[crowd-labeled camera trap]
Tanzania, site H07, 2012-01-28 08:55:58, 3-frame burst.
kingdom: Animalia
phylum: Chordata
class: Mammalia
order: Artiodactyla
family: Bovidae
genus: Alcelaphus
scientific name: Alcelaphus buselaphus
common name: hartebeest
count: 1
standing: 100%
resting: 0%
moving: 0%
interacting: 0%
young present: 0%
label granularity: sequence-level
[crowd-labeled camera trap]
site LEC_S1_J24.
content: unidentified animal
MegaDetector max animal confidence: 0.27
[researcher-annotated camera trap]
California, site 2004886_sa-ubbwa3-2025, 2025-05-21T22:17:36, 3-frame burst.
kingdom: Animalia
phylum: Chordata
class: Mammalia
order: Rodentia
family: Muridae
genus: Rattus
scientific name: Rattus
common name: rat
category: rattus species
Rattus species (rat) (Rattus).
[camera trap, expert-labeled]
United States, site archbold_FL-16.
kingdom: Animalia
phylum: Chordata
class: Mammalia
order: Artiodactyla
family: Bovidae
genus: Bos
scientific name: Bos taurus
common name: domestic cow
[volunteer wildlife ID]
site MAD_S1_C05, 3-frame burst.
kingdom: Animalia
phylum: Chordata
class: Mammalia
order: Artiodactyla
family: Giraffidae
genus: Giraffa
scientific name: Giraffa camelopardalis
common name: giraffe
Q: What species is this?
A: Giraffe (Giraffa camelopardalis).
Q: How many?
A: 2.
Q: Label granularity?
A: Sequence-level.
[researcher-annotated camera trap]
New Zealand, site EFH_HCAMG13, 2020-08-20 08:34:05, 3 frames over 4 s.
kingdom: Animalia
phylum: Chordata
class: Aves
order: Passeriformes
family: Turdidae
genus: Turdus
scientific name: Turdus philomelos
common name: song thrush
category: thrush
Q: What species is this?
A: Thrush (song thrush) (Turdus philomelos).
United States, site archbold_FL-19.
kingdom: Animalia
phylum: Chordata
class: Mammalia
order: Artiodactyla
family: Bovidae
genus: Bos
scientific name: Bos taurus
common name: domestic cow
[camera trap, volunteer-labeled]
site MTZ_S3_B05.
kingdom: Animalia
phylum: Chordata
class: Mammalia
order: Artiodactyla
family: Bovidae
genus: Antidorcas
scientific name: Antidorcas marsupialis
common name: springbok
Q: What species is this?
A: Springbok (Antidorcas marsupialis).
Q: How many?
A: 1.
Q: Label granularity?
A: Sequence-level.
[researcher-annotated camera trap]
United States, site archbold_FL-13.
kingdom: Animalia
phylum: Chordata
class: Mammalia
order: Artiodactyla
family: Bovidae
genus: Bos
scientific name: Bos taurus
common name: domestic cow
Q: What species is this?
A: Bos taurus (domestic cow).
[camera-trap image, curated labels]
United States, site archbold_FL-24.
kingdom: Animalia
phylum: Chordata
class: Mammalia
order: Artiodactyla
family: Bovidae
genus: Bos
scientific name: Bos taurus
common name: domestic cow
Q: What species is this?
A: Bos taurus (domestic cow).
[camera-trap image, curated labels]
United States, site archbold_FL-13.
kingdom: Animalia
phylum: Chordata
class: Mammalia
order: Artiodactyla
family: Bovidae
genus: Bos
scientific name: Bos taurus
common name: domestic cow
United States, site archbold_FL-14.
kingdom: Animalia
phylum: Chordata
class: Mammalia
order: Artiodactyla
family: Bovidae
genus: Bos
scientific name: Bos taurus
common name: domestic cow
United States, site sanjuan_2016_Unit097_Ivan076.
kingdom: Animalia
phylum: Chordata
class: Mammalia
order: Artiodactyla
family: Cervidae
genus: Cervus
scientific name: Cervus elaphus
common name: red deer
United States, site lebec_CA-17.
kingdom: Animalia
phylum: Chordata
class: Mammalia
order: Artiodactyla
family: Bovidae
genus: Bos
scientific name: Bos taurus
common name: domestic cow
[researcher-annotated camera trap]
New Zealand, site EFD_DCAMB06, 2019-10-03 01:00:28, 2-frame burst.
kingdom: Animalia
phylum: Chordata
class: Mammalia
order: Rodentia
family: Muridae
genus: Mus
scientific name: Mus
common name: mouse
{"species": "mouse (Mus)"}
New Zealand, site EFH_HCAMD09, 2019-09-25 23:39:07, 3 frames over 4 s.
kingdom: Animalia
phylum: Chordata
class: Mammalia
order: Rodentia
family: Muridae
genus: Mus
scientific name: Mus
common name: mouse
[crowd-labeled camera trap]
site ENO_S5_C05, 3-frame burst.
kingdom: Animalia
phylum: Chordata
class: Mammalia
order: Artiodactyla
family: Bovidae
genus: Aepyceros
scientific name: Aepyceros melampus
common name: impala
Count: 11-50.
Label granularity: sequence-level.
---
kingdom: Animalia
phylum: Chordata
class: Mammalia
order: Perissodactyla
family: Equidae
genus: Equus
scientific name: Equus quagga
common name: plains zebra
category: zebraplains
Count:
****
Every single line of the data above must be set down again exactly.

[crowd-labeled camera trap]
Tanzania, site H07, 2012-01-28 08:55:58, 3-frame burst.
kingdom: Animalia
phylum: Chordata
class: Mammalia
order: Artiodactyla
family: Bovidae
genus: Alcelaphus
scientific name: Alcelaphus buselaphus
common name: hartebeest
count: 1
standing: 100%
resting: 0%
moving: 0%
interacting: 0%
young present: 0%
label granularity: sequence-level
[crowd-labeled camera trap]
site LEC_S1_J24.
content: unidentified animal
MegaDetector max animal confidence: 0.27
[researcher-annotated camera trap]
California, site 2004886_sa-ubbwa3-2025, 2025-05-21T22:17:36, 3-frame burst.
kingdom: Animalia
phylum: Chordata
class: Mammalia
order: Rodentia
family: Muridae
genus: Rattus
scientific name: Rattus
common name: rat
category: rattus species
Rattus species (rat) (Rattus).
[camera trap, expert-labeled]
United States, site archbold_FL-16.
kingdom: Animalia
phylum: Chordata
class: Mammalia
order: Artiodactyla
family: Bovidae
genus: Bos
scientific name: Bos taurus
common name: domestic cow
[volunteer wildlife ID]
site MAD_S1_C05, 3-frame burst.
kingdom: Animalia
phylum: Chordata
class: Mammalia
order: Artiodactyla
family: Giraffidae
genus: Giraffa
scientific name: Giraffa camelopardalis
common name: giraffe
Q: What species is this?
A: Giraffe (Giraffa camelopardalis).
Q: How many?
A: 2.
Q: Label granularity?
A: Sequence-level.
[researcher-annotated camera trap]
New Zealand, site EFH_HCAMG13, 2020-08-20 08:34:05, 3 frames over 4 s.
kingdom: Animalia
phylum: Chordata
class: Aves
order: Passeriformes
family: Turdidae
genus: Turdus
scientific name: Turdus philomelos
common name: song thrush
category: thrush
Q: What species is this?
A: Thrush (song thrush) (Turdus philomelos).
United States, site archbold_FL-19.
kingdom: Animalia
phylum: Chordata
class: Mammalia
order: Artiodactyla
family: Bovidae
genus: Bos
scientific name: Bos taurus
common name: domestic cow
[camera trap, volunteer-labeled]
site MTZ_S3_B05.
kingdom: Animalia
phylum: Chordata
class: Mammalia
order: Artiodactyla
family: Bovidae
genus: Antidorcas
scientific name: Antidorcas marsupialis
common name: springbok
Q: What species is this?
A: Springbok (Antidorcas marsupialis).
Q: How many?
A: 1.
Q: Label granularity?
A: Sequence-level.
[researcher-annotated camera trap]
United States, site archbold_FL-13.
kingdom: Animalia
phylum: Chordata
class: Mammalia
order: Artiodactyla
family: Bovidae
genus: Bos
scientific name: Bos taurus
common name: domestic cow
Q: What species is this?
A: Bos taurus (domestic cow).
[camera-trap image, curated labels]
United States, site archbold_FL-24.
kingdom: Animalia
phylum: Chordata
class: Mammalia
order: Artiodactyla
family: Bovidae
genus: Bos
scientific name: Bos taurus
common name: domestic cow
Q: What species is this?
A: Bos taurus (domestic cow).
[camera-trap image, curated labels]
United States, site archbold_FL-13.
kingdom: Animalia
phylum: Chordata
class: Mammalia
order: Artiodactyla
family: Bovidae
genus: Bos
scientific name: Bos taurus
common name: domestic cow
United States, site archbold_FL-14.
kingdom: Animalia
phylum: Chordata
class: Mammalia
order: Artiodactyla
family: Bovidae
genus: Bos
scientific name: Bos taurus
common name: domestic cow
United States, site sanjuan_2016_Unit097_Ivan076.
kingdom: Animalia
phylum: Chordata
class: Mammalia
order: Artiodactyla
family: Cervidae
genus: Cervus
scientific name: Cervus elaphus
common name: red deer
United States, site lebec_CA-17.
kingdom: Animalia
phylum: Chordata
class: Mammalia
order: Artiodactyla
family: Bovidae
genus: Bos
scientific name: Bos taurus
common name: domestic cow
[researcher-annotated camera trap]
New Zealand, site EFD_DCAMB06, 2019-10-03 01:00:28, 2-frame burst.
kingdom: Animalia
phylum: Chordata
class: Mammalia
order: Rodentia
family: Muridae
genus: Mus
scientific name: Mus
common name: mouse
{"species": "mouse (Mus)"}
New Zealand, site EFH_HCAMD09, 2019-09-25 23:39:07, 3 frames over 4 s.
kingdom: Animalia
phylum: Chordata
class: Mammalia
order: Rodentia
family: Muridae
genus: Mus
scientific name: Mus
common name: mouse
[crowd-labeled camera trap]
site ENO_S5_C05, 3-frame burst.
kingdom: Animalia
phylum: Chordata
class: Mammalia
order: Artiodactyla
family: Bovidae
genus: Aepyceros
scientific name: Aepyceros melampus
common name: impala
Count: 11-50.
Label granularity: sequence-level.
---
kingdom: Animalia
phylum: Chordata
class: Mammalia
order: Perissodactyla
family: Equidae
genus: Equus
scientific name: Equus quagga
common name: plains zebra
category: zebraplains
Count:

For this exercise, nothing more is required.